» **To do**
Rewrite the entries below with "seat armrest" substituted for every "chair armrest" and everything else left unchanged, omitting the pictures.
▼▼▼
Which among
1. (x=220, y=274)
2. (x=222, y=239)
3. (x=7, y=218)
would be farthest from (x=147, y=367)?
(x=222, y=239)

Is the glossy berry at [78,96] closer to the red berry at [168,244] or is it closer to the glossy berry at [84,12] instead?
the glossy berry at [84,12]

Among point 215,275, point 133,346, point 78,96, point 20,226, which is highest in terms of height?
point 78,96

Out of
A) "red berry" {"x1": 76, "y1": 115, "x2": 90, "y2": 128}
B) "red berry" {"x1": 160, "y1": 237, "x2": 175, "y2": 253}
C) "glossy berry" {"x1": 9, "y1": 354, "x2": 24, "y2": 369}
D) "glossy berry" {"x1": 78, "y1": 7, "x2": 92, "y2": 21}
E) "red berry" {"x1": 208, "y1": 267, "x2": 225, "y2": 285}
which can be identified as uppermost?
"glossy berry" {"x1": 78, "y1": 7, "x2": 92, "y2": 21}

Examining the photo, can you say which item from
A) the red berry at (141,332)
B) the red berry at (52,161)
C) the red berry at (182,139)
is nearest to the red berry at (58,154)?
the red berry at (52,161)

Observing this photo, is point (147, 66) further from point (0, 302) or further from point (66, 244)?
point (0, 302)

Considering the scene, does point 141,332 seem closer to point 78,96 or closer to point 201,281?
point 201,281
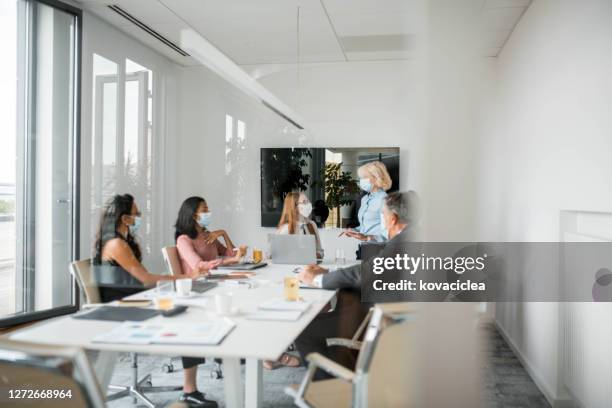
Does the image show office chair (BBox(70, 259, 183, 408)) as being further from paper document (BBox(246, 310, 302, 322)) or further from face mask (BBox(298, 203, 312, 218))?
face mask (BBox(298, 203, 312, 218))

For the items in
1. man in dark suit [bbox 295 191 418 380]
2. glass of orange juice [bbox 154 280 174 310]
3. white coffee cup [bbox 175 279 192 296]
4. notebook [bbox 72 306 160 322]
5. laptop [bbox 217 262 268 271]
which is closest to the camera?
man in dark suit [bbox 295 191 418 380]

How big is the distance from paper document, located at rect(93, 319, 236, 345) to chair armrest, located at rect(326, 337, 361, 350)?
0.44 m

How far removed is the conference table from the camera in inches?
64.6

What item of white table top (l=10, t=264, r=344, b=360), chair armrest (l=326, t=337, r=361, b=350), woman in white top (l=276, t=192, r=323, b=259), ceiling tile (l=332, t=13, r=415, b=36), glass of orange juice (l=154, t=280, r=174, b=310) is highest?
ceiling tile (l=332, t=13, r=415, b=36)

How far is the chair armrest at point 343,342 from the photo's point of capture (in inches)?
79.3

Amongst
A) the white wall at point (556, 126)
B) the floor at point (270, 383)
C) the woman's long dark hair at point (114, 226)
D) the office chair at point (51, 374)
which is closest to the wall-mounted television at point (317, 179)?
the woman's long dark hair at point (114, 226)

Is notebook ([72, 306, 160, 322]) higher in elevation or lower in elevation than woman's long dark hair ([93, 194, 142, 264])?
lower

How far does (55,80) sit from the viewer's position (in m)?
4.01

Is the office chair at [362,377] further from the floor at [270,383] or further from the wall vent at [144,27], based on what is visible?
the wall vent at [144,27]

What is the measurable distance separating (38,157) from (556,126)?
11.8 ft

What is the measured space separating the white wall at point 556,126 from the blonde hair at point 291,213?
2.16 meters

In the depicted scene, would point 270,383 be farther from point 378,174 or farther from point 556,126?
point 378,174

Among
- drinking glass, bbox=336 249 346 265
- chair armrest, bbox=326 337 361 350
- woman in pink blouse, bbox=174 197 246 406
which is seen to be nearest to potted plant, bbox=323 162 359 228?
drinking glass, bbox=336 249 346 265

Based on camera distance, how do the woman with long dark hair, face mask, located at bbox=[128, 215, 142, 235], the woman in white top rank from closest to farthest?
the woman with long dark hair → face mask, located at bbox=[128, 215, 142, 235] → the woman in white top
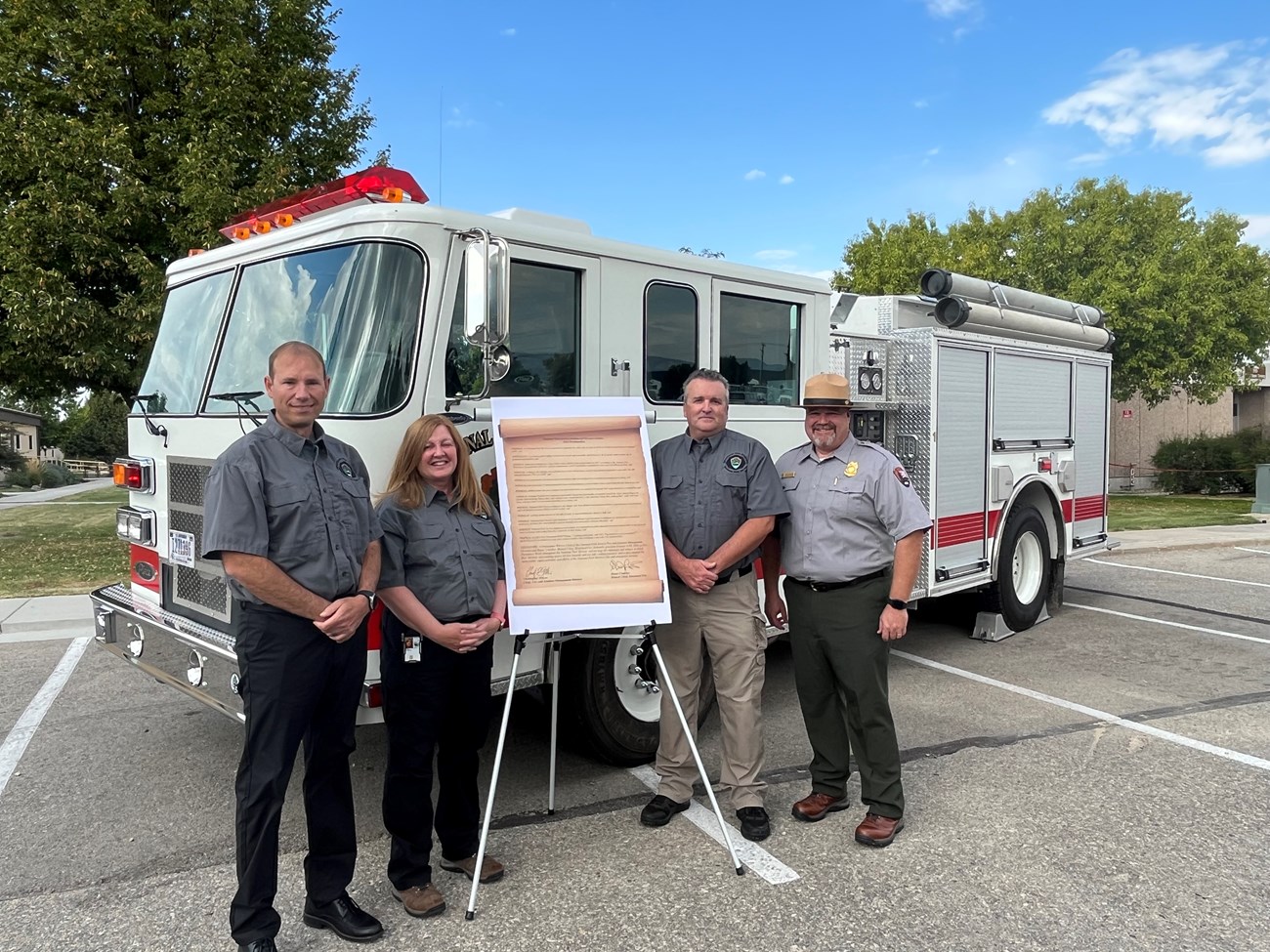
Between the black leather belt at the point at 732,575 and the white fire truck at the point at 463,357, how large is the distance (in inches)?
23.2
▲▲▲
» **Exercise result**
Which among
1. (x=220, y=274)
2. (x=222, y=239)
3. (x=7, y=218)
would be farthest from (x=147, y=367)?
(x=222, y=239)

Is the glossy berry at [78,96] closer to the red berry at [168,244] or is it closer to the glossy berry at [84,12] instead?
the glossy berry at [84,12]

Among point 215,275, point 133,346, point 78,96, point 20,226, which is highest in terms of height?
point 78,96

Out of
A) "red berry" {"x1": 76, "y1": 115, "x2": 90, "y2": 128}
B) "red berry" {"x1": 160, "y1": 237, "x2": 175, "y2": 253}
C) "glossy berry" {"x1": 9, "y1": 354, "x2": 24, "y2": 369}
D) "glossy berry" {"x1": 78, "y1": 7, "x2": 92, "y2": 21}
E) "red berry" {"x1": 208, "y1": 267, "x2": 225, "y2": 285}
which can be identified as uppermost?
"glossy berry" {"x1": 78, "y1": 7, "x2": 92, "y2": 21}

Examining the photo, can you say which item from
A) the red berry at (141,332)
B) the red berry at (52,161)
C) the red berry at (182,139)
is nearest to the red berry at (58,154)?
the red berry at (52,161)

Observing this photo, is point (147, 66) further from point (0, 302) or further from point (66, 244)?
point (0, 302)

Considering the scene, does point 141,332 seem closer to point 78,96 or closer to point 201,281?
point 201,281
Does the image show office chair (BBox(70, 259, 183, 408)) as being further from paper document (BBox(246, 310, 302, 322)) or further from face mask (BBox(298, 203, 312, 218))?
face mask (BBox(298, 203, 312, 218))

For the items in
1. man in dark suit [bbox 295 191 418 380]
2. glass of orange juice [bbox 154 280 174 310]
3. white coffee cup [bbox 175 279 192 296]
4. notebook [bbox 72 306 160 322]
5. laptop [bbox 217 262 268 271]
which is closest to the camera?
man in dark suit [bbox 295 191 418 380]

How big is the distance from paper document, located at rect(93, 319, 236, 345) to seat armrest, located at rect(326, 337, 361, 350)?
0.44 m

How far removed is the conference table from the camera in inches?
64.6

What item of white table top (l=10, t=264, r=344, b=360), seat armrest (l=326, t=337, r=361, b=350), woman in white top (l=276, t=192, r=323, b=259), ceiling tile (l=332, t=13, r=415, b=36), glass of orange juice (l=154, t=280, r=174, b=310) is highest?
ceiling tile (l=332, t=13, r=415, b=36)

How far is the seat armrest at point 343,342 from the photo's point of capture (in inches)?
79.3

Amongst
A) the white wall at point (556, 126)
B) the floor at point (270, 383)
C) the woman's long dark hair at point (114, 226)
D) the office chair at point (51, 374)
which is closest to the wall-mounted television at point (317, 179)?
the woman's long dark hair at point (114, 226)

Is notebook ([72, 306, 160, 322]) higher in elevation or lower in elevation than woman's long dark hair ([93, 194, 142, 264])?
lower

How far does (55,80) sit from the viewer's position (in m)?
4.01

Is the office chair at [362,377] further from the floor at [270,383] or further from the wall vent at [144,27], based on what is visible?
the wall vent at [144,27]

What is the measurable distance separating (38,157) from (556,126)?
11.8 ft

What is the measured space separating the white wall at point 556,126 from the blonde hair at point 291,213?
2.16 meters

In the depicted scene, would point 270,383 be farther from point 378,174 or farther from point 556,126?
point 378,174

Among
- drinking glass, bbox=336 249 346 265
- seat armrest, bbox=326 337 361 350
- woman in pink blouse, bbox=174 197 246 406
which is seen to be nearest to potted plant, bbox=323 162 359 228?
drinking glass, bbox=336 249 346 265

Based on camera distance, how do the woman with long dark hair, face mask, located at bbox=[128, 215, 142, 235], the woman in white top rank from closest to farthest?
the woman with long dark hair → face mask, located at bbox=[128, 215, 142, 235] → the woman in white top
Between the black leather belt at the point at 732,575 and the white fire truck at the point at 463,357, how large is the distance (in inches)?
23.2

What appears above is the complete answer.